Once we were out of the bay AJ requested times tables songs and his trusty stick to use as an air guitar... I was feeling very hopeful about homeschool.




 Shortly we saw another large sailing vessel but this time with sails up. It was to be a morning of interesting vessel sightings.


Esmé eventually surfaced and I made porridge for breakfast. We'd got into the habit of having fresh bread for breakfast from the Port Napoleon restaurant so our first meal of the day was seeing some change!


The next strange sighting loomed in the distance. I saw cross trees and suggested it was a minesweeper, Patrick laughed and said a fishing boat. Well it definitely wasn't a fishing boat! In fact I suspect I got a bit too close!


Shortly after we saw a Turkish version, followed by many other warships.... we quickly checked the news to see if there was something happening that we should have known about!

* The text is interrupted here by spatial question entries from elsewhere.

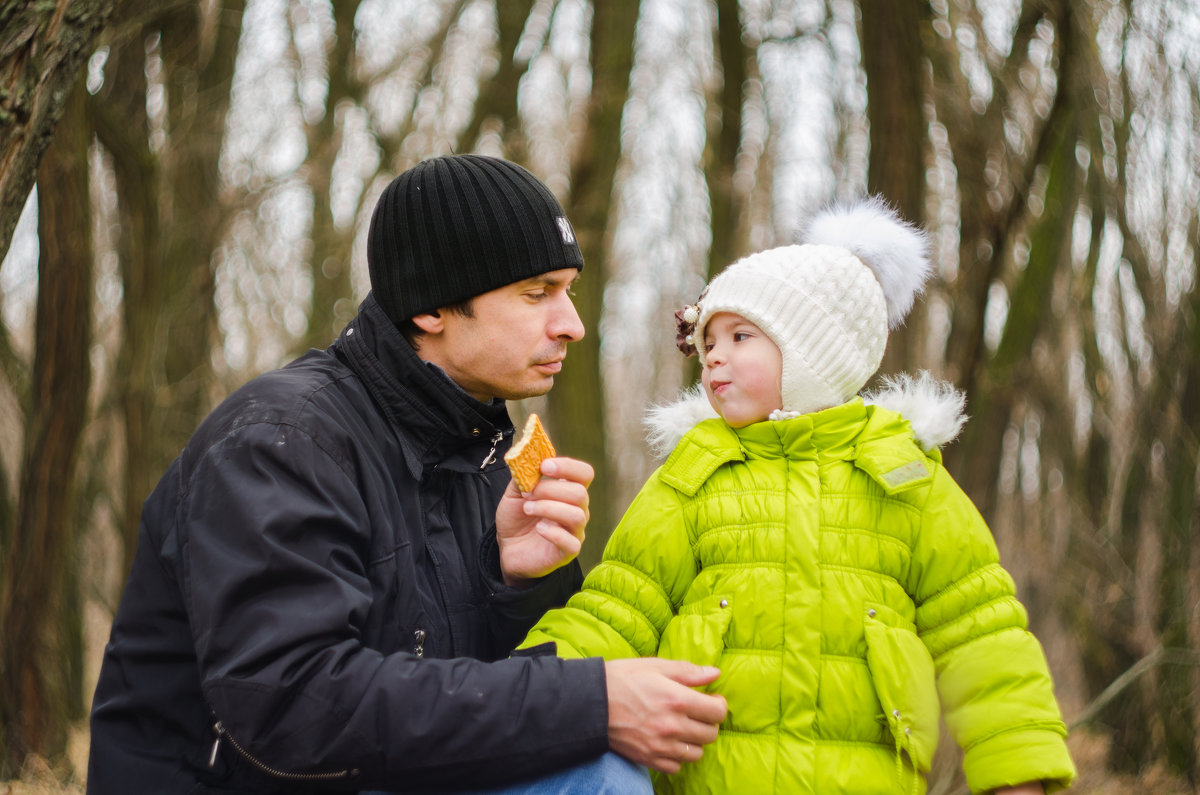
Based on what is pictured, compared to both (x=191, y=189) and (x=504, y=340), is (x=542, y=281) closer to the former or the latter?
(x=504, y=340)

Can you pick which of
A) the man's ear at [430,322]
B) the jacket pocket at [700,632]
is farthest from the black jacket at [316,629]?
the jacket pocket at [700,632]

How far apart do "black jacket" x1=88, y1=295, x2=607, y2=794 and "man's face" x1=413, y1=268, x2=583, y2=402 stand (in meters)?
0.17

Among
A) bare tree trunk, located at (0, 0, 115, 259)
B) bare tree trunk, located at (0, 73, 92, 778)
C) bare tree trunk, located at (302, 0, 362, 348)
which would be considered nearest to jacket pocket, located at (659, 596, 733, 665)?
bare tree trunk, located at (0, 0, 115, 259)

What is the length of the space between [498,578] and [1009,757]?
1210 mm

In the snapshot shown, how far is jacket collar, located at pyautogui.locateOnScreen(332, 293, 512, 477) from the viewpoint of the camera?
94.9 inches

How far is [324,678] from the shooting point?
186cm

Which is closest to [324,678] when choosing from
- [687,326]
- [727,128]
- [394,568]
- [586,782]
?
[394,568]

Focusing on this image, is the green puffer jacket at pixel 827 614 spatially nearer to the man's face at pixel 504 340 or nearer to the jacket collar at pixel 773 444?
the jacket collar at pixel 773 444

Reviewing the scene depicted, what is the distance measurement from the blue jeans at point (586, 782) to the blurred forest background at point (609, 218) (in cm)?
169

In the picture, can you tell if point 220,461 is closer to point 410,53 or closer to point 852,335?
point 852,335

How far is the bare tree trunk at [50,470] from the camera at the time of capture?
498 cm

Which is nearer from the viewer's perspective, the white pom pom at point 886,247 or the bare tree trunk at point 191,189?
the white pom pom at point 886,247

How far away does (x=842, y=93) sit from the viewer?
33.1 feet

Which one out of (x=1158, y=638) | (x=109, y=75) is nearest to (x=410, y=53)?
(x=109, y=75)
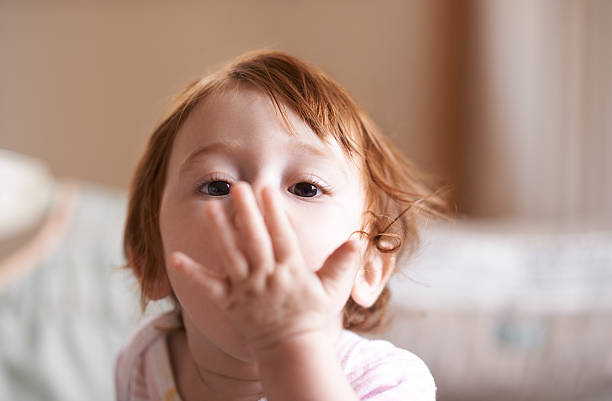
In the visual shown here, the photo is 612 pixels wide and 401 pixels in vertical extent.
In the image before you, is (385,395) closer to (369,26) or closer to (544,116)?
(544,116)

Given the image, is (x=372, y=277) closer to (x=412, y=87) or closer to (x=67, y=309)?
(x=67, y=309)

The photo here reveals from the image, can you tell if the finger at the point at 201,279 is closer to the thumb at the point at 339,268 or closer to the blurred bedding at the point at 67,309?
the thumb at the point at 339,268

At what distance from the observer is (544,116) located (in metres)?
2.34

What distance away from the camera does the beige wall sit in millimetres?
2430

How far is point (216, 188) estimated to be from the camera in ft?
1.90

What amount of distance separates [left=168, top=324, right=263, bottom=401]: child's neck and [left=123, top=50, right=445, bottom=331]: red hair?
90 mm

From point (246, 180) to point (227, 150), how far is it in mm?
33

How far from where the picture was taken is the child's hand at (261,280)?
1.44 feet

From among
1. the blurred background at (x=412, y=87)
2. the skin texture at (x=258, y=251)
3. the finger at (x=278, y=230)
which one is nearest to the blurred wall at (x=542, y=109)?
the blurred background at (x=412, y=87)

After a light lunch Esmé and I used her birthday plasticine to make a model of the earth. We looked in a book to see all the different layers and used different coloured plasticine to model this. Tomorrow we will cut into it like in the picture!


Into a bay "Agay" which was supposed to have moorings in and a water taxi, but in reality had none. I guess they have been taken out for winter. We motored around surveying the area before dropping our anchor, as we were letting out chain Patrick saw the remains of one of the mooring buoys under the anchor chain so we pulled the anchor up again and motored to the other side of the bay to see if there was more space there. Neither of us were impressed and were talking through our options when we saw some boats leave the original anchorage. We motored over and dropped our hook. A little bit close to a catamaran but not too bad, although a little embarrassing as the evening drew on and all the other boats left. Never mind, we have a manual windless so we weren't close enough to consider re-anchoring.

Both kids tried a swim but bailed out after putting a toe in the water. So we tried a little fishing (resulted in feeding the fish but no bites) and then dinner.

Games followed and we endured AJ's devastation as he didn't do as well as he wanted. Then stargazing before bed!